With consumer price growth continuing to be mild and factory prices of industrial products slightly edging up in May, China's inflation remains benign.
National Bureau of Statistics (NBS) data showed Saturday that China's consumer price index, a main gauge of inflation, rose 1.8 percent year-on-year in May.
A resident picks fruits at a supermarket in Fuyang, Anhui Province on June 9, 2018. [Photo: IC]
NBS statistician Sheng Guoqing mainly attributed the rise to carry-over effects, with new price-rising factors contributing only 0.4 percentage points.
Food prices edged up by 0.1 percent, resulting in a growth of 0.01 percentage points in the price index. Non-food prices rose by 2.2 percent, generating a rise of 1.74 percentage points.
Although the prices of eggs and vegetables and mutton surged by 24.7 percent, 10 percent and 13.5 percent, respectively, the price hikes have been largely offset by the decline in fruit and pork prices, according to Sheng.
In May, the price of pork and fruit dropped by 16.7 percent and 2.7 percent, respectively, dragging down food prices by 0.48 percentage points.
As for non-food prices, the costs of health care products grew by 5.1 percent while that of education and housing jumped by 2.7 percent and 2.2 percent, respectively.
On a month-on-month basis, consumer prices fell by 0.2 percent, following the same decline in April.
The CPI breakdown showed that lower food price were still the main factor in the decline, with non-food price inflation staying largely flat.
As domestic retail oil prices rose notably in May, the prices of gasoline and diesel grew by 3.7 percent and 4.1 percent, respectively. Meanwhile, health care, clothing, household items and residence all recorded moderate pick-ups.

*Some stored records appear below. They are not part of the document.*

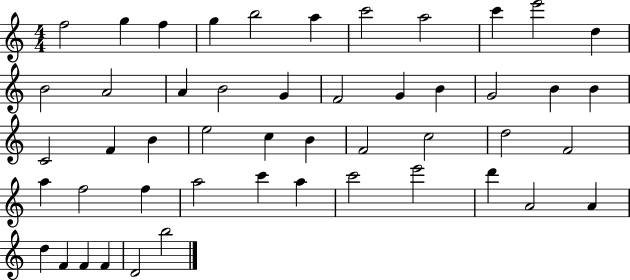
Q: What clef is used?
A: treble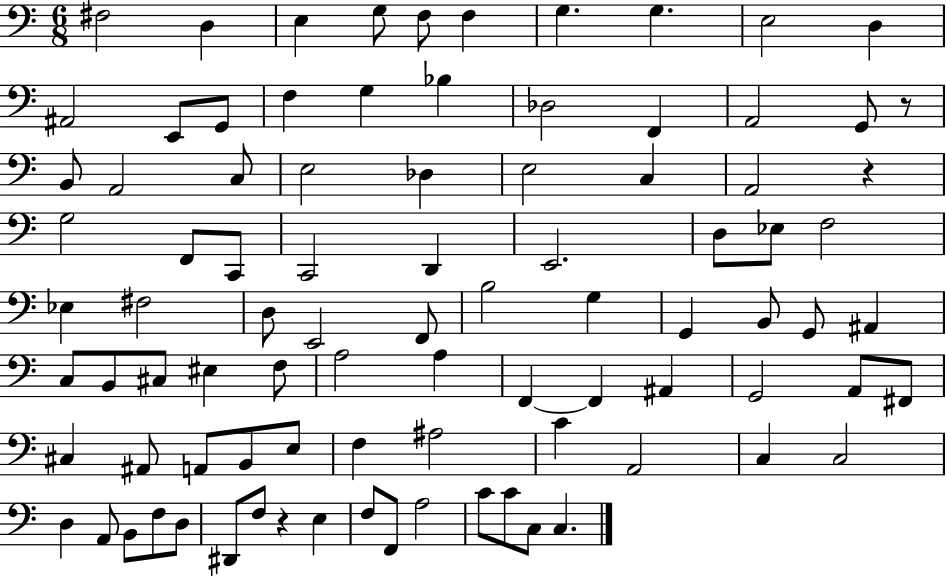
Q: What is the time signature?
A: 6/8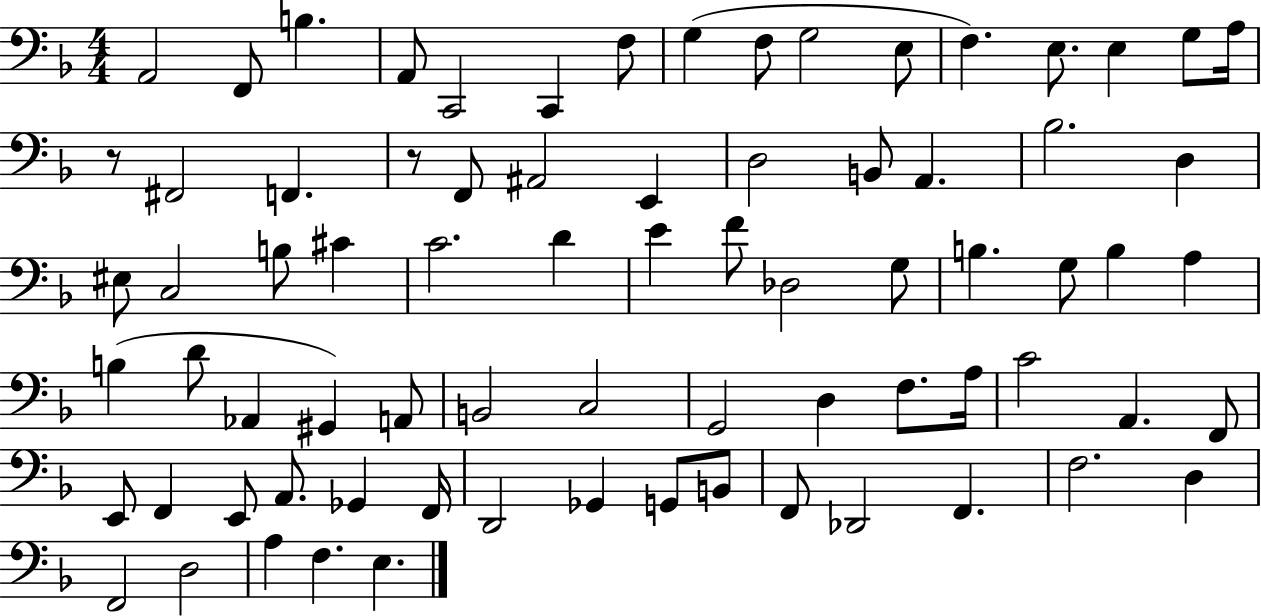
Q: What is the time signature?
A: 4/4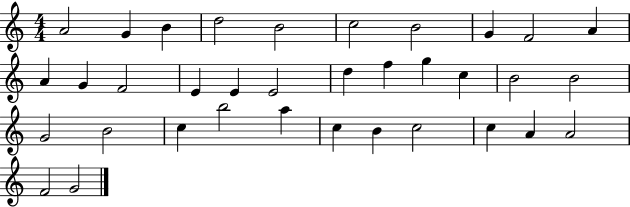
X:1
T:Untitled
M:4/4
L:1/4
K:C
A2 G B d2 B2 c2 B2 G F2 A A G F2 E E E2 d f g c B2 B2 G2 B2 c b2 a c B c2 c A A2 F2 G2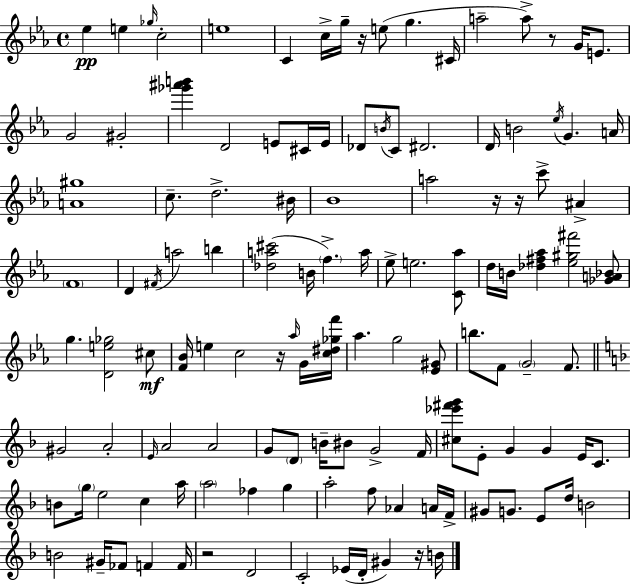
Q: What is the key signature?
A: EES major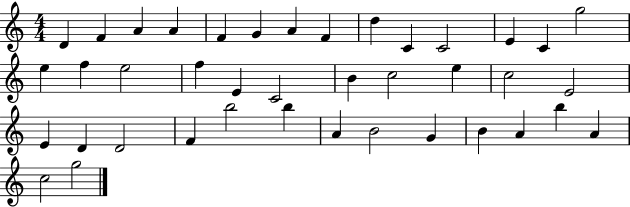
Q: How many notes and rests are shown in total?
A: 40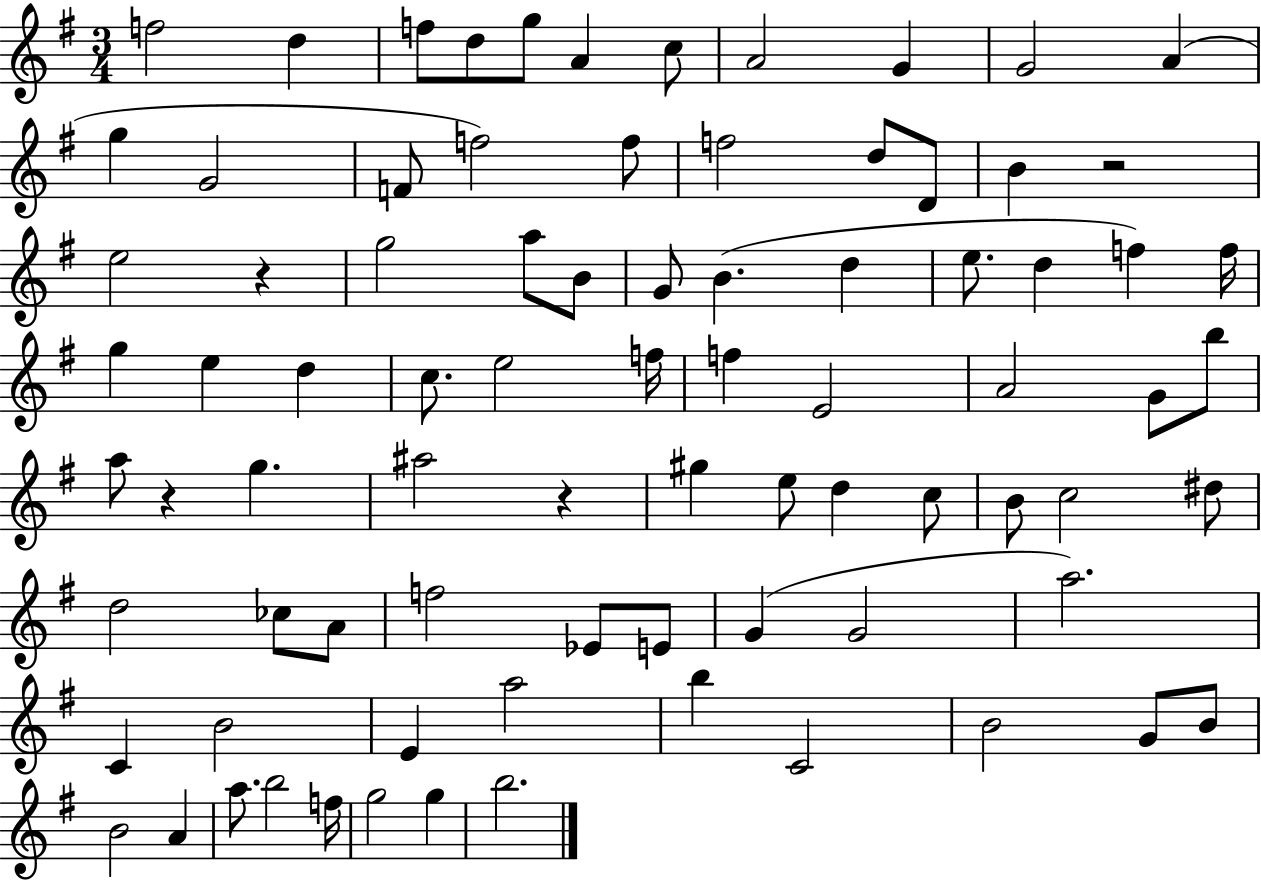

Liu Xuezhi, a senior researcher with the Bank of Communications, said the core CPI excluding food and energy edged down to 1.9 percent in May from 2.0 percent in April, the same as the January figure and the lowest in nearly 15 months.
"Real inflation has been mild, and there is no obvious inflationary pressure thanks to the performance of the core CPI and weak new price-rising factors," Liu said.
In May, the producer price index (PPI), a measure of industrial product inflation, rose by 4.1-percent year on year, the highest growth in four months.
The PPI also increased by 0.4 percent month-on-month in May, reversing the decline since February, as factory prices of production materials rose.
In May, the factory prices of production materials edged up by 0.5-percent month on month, compared to a decline of 0.2 percent in April. In February and March, the declines were 0.1 percent and 0.2 percent, respectively.
Sheng said that of the 40 industrial sectors polled, 25 sectors posted higher prices in May, 13 more than in April.
Oil and gas extraction as well as fuel processing have both seen factory prices grow faster as a result of price hikes in the international crude oil market.
Strong demand for steel also lifted up the factory prices related to black-metal smelting, rolling and processing.
The three sectors contributed a rise of 0.3 percentage points to PPI growth, accounting for 75 percent of the index's chain growth, Sheng said.
A separate report from the CICC released on Saturday said that the core CPI remained benign in the past few months, while the food CPI would normalize gradually but stay relatively low in the short term.
"On the other hand, the PPI is likely to stay around 3 percent as commodity prices began consolidating recently," it said.
Analysts said that the fading inflation momentum was opening more room for marginal policy fine-tuning to anchor growth expectations.
The recent expansion of collateral for the medium-term lending facility by the People's Bank of China to lower the funding costs of small and medium-sized enterprises has been taken as an early sign of such adjustments.
On Wednesday, the World Bank upgraded its forecast for China's economic growth in 2018 to 6.5 percent, 0.1 percentage point higher than its January forecast. But the growth is estimated to edge down to 6.3 percent in 2019, as regulatory and macroprudential policies are expected to tighten and fiscal policy is anticipated to become less accommodative.
Looking to the future, Liu said that China's CPI will not rebound significantly in the future unless there is a surge in domestic demand.
"With industrial profits continuing to grow and the quickening of industrial production, industrial product inflation is likely to grow faster," said he. "The scissors difference between CPI and PPI will remain in the months to come."